Dickie

Mir hängt das Thema Dickie zum Hals raus.
Was Johannes nur je an ihr gefunden hat?
„Eigentlich gar nichts", versichert er mir regelmäßig, „ich war nur schüchtern, und sie nicht. Sie hat mich gekapert."
‚Ah ja', denke ich und schaue ihn zweifelnd an, während er mir zum hundertsten mal seinen Plan erläutert. Im Wesentlichen besteht der Plan darin, Dickie aus dem Weg zu räumen. Dickie hat angeblich einen Haufen Geld, und wenn er sie ganz normal verlässt, ist das Geld futsch, dafür hat Dickie bei der Hochzeit mit einem Ehevertrag gesorgt. Also will er Dickie auf anderem Weg loswerden.

Vor Johannes, auf dem Boden, liegen ca. 20 Kriminalromane, die meisten davon sind von Agatha Christie, die er bewundert. „Kein Vergleich zu dem Blödsinn, den man heute zu lesen bekommt", sagt er, und ich muss zustimmen.
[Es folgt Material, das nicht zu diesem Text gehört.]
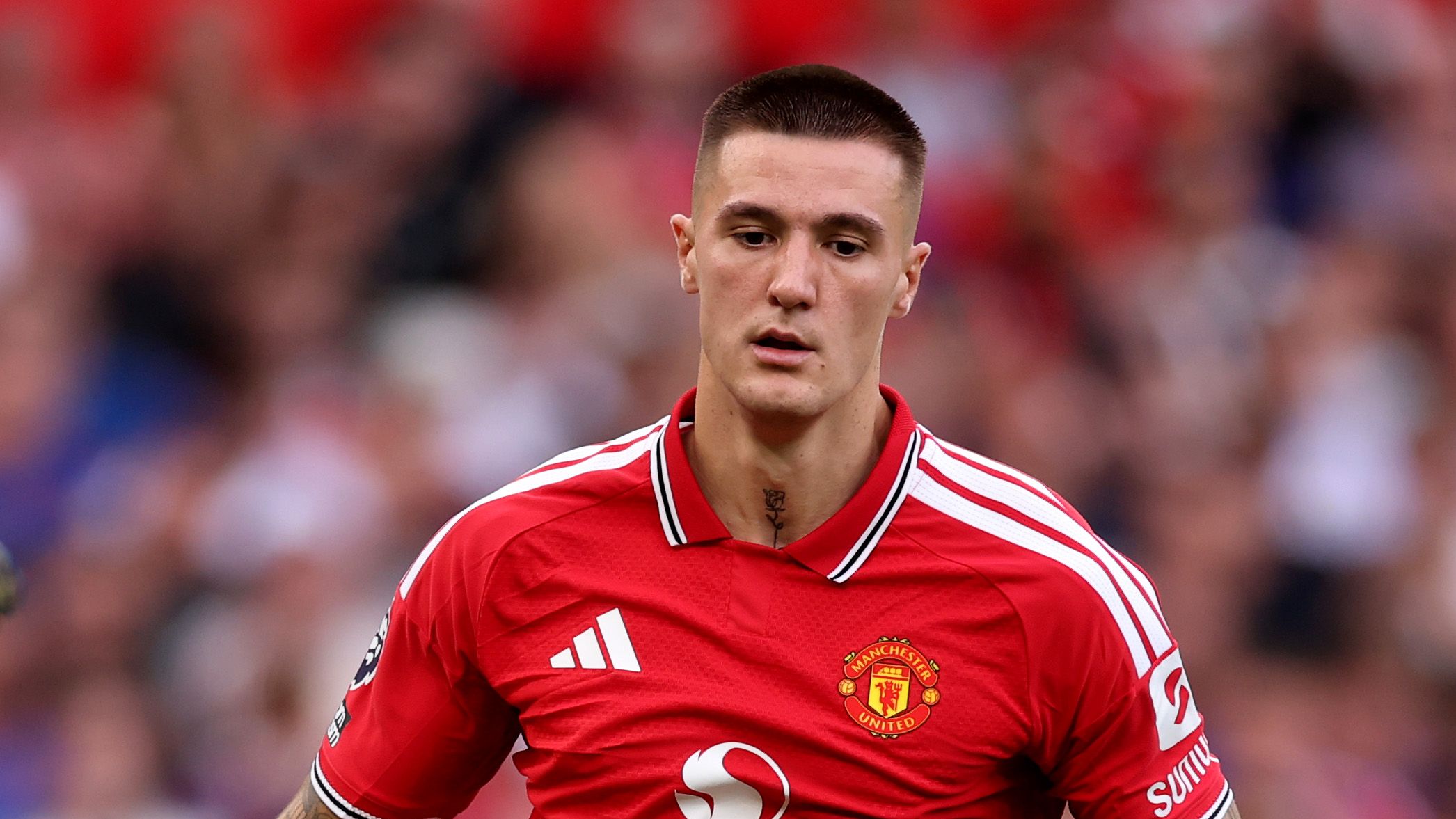 Manchester United v Manchester City - Premier League 2026/27
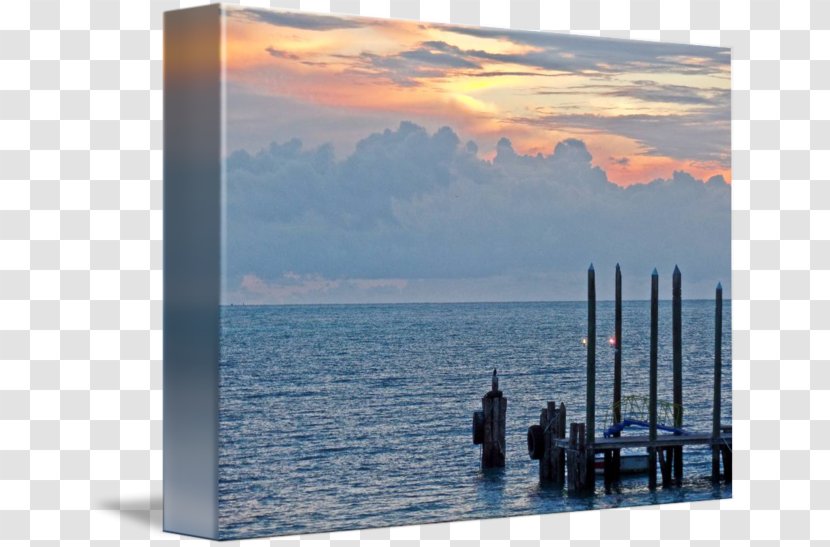 Sea Picture Frames Vacation Sky Plc - Ocean Transparent PNG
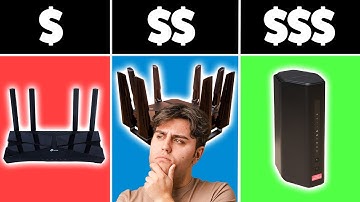 BEST Wireless Router In 2025 (Top Picks In Every Price Category)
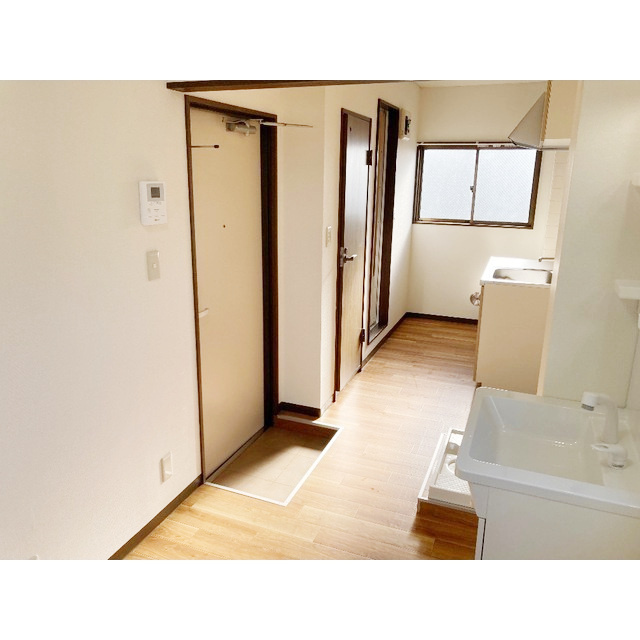 リブレス横浜鶴見の内装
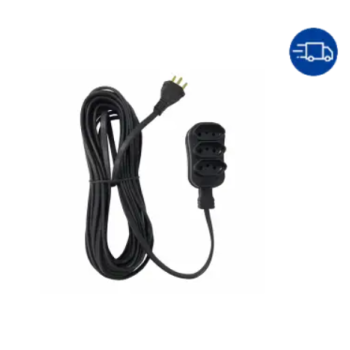 EXTENSÃO 10M PP 2P+T 3 SAÍDAS JETCON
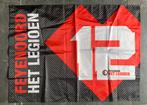 Feyenoord Rotterdam: Feyenoord-Het Legioen “12” Vlag, Ophalen of Verzenden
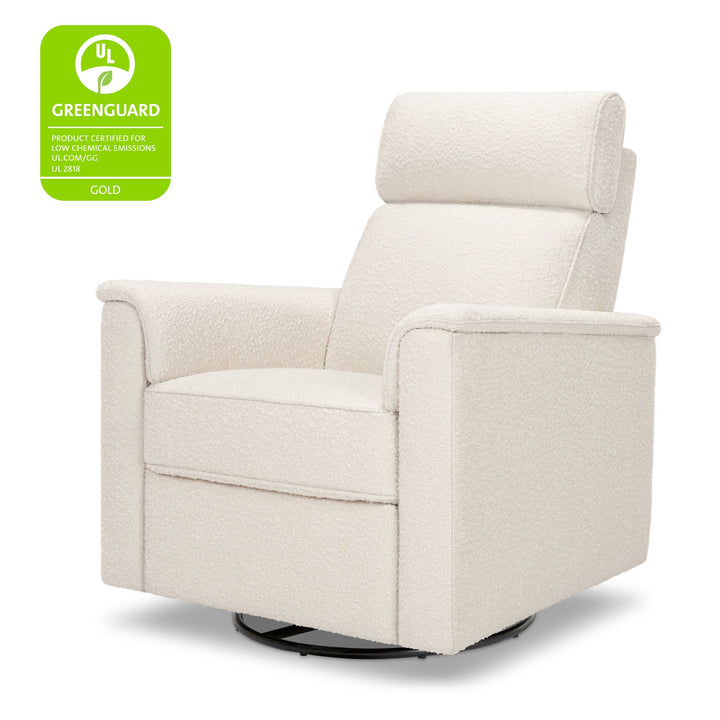 Namesake Willa Plus Power Glider Recliner w/Power Headrest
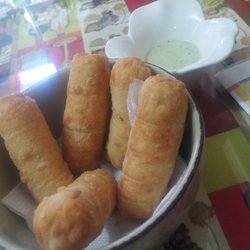 Delicatté - Tequeños de queso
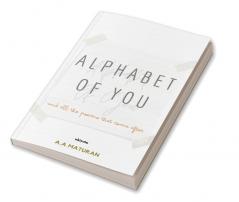 Alphabet of You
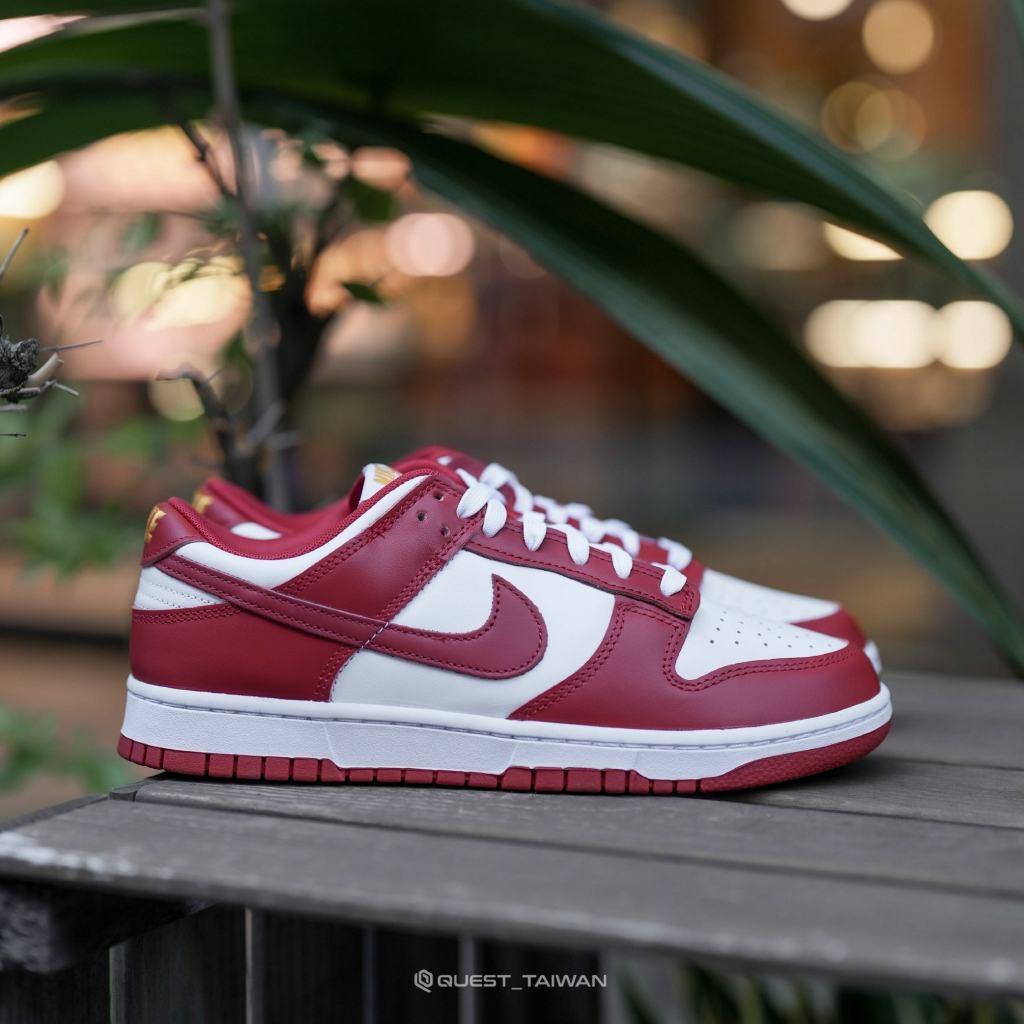 Dunk Low 'Gym Red' DD1391-602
Alle Krimis von heute sind für mich Wegwerfbücher, meistens brutal, einfallslos und mit schlechtem Deutsch. Da lese ich auch lieber Agatha Christie. 20 Bücher sind ja noch schnell zu schaffen.
„Schaffst du die?", fragt er auch schon, und ich nicke. „Die hab ich in ein paar Wochen durch."
„Für den Fall", - er rennt weg und kommt mit einem neuen Bücherstapel wieder - „habe ich hier noch etwas." Ich lese auf einem Einband den Namen Dorothy L. Sayers und beglückwünsche ihn zu seiner Auswahl. Geschmack hat er, mein Johannes.

„So, wenn du alles gelesen hast, machst du eine Zusammenstellung", ordnet er an, „was wo wie passiert ist, also Protagonist, Motiv, Schauplatz. Am besten erstellst du eine Tabelle." Ich schaue ihn verdattert an, und er fügt hinzu: „Wolltest du nicht mal Schriftstellerin werden? Das ist doch eine gute Übung."
„Das ist Blödsinn", protestiere ich, „schriftstellern lernt man nur, wenn man schreibt." Aber ich komme damit nicht durch.
Jetzt ist es drei Uhr nachts, und ich habe das erste Buch ganz durch. Die Tabelle werde ich morgen machen. Aber nicht nur das, mir sind beim Lesen hundert Ideen für einen Roman eingefallen, den ich morgen anfangen werde.
Eigentlich, fällt mir vor dem Einschlafen ein, sollte Johannes mir mal ein Foto von Dickie zeigen. Ich habe sie noch nie gesehen, sie ist immer gerade auf der Arbeit, beim Sport, beim Klavierunterricht, wenn ich bei Johannes aufkreuze. Auch komisch, dass er gar nicht auf die Idee kommt, mich vor ihr zu verstecken.
Was soll es, bei seinem Plan (den er noch gar nicht hat), wird nichts herauskommen, so wie bei allen Plänen, die man sich lange überlegt, hin und her und zurück und sie schließlich verwirft.
Und überhaupt, das Thema Dickie hängt mir sowieso zum Hals raus.
 

petrasmiles

Mitglied
Wer weiß, wieviele Morde auf diesem Wege vereitelt (?) wurden :) Ist doch eigentlich ein tolles neues Genre!
Gerne gelesen!

Liebe Grüße
Petra
 

onivido

Mitglied
Ich weiss nicht , warum ich zu dem Schluss gekommen bin, dass Dickie gar nicht existiert.